Dataset entries

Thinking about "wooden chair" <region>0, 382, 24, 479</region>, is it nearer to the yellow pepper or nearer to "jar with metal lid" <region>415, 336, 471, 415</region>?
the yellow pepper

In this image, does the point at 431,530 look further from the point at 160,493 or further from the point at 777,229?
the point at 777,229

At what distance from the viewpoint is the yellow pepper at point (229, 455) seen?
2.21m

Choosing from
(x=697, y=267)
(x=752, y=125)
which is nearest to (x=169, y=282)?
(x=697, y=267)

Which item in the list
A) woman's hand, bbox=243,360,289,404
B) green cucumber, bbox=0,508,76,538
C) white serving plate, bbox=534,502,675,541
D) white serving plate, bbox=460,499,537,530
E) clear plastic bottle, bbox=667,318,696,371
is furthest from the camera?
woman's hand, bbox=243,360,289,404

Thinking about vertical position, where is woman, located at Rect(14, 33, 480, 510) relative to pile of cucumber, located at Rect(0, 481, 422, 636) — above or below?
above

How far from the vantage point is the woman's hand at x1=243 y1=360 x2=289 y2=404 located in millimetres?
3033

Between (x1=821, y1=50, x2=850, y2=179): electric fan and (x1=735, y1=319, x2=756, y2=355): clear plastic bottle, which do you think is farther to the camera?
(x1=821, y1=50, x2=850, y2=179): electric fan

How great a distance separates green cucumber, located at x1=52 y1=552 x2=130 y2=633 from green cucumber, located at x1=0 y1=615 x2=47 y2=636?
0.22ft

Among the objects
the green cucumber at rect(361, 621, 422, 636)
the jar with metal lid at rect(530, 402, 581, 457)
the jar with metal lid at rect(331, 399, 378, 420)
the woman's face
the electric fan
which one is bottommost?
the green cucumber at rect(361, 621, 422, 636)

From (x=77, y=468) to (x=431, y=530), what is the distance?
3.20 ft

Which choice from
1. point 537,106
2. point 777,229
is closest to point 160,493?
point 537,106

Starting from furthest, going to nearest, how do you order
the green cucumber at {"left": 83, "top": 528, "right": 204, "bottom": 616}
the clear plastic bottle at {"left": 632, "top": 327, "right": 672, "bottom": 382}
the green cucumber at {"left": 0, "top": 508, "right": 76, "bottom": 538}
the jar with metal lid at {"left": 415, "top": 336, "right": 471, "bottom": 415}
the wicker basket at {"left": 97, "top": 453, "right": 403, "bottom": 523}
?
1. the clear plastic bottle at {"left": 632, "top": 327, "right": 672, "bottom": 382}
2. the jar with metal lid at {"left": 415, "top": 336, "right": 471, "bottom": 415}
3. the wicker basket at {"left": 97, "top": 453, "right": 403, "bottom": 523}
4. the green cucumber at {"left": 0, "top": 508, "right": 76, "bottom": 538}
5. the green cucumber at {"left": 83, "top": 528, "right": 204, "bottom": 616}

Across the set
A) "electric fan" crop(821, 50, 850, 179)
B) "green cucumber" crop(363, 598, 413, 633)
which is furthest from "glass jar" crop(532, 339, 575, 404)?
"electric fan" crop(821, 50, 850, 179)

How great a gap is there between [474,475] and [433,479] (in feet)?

Your objective = Can you copy the lines above word for word, starting at the line that has "Starting from furthest, going" and stopping after the line that has "5. the green"?

Full output =
Starting from furthest, going to nearest, how do you order
the green cucumber at {"left": 83, "top": 528, "right": 204, "bottom": 616}
the clear plastic bottle at {"left": 632, "top": 327, "right": 672, "bottom": 382}
the green cucumber at {"left": 0, "top": 508, "right": 76, "bottom": 538}
the jar with metal lid at {"left": 415, "top": 336, "right": 471, "bottom": 415}
the wicker basket at {"left": 97, "top": 453, "right": 403, "bottom": 523}
?
1. the clear plastic bottle at {"left": 632, "top": 327, "right": 672, "bottom": 382}
2. the jar with metal lid at {"left": 415, "top": 336, "right": 471, "bottom": 415}
3. the wicker basket at {"left": 97, "top": 453, "right": 403, "bottom": 523}
4. the green cucumber at {"left": 0, "top": 508, "right": 76, "bottom": 538}
5. the green cucumber at {"left": 83, "top": 528, "right": 204, "bottom": 616}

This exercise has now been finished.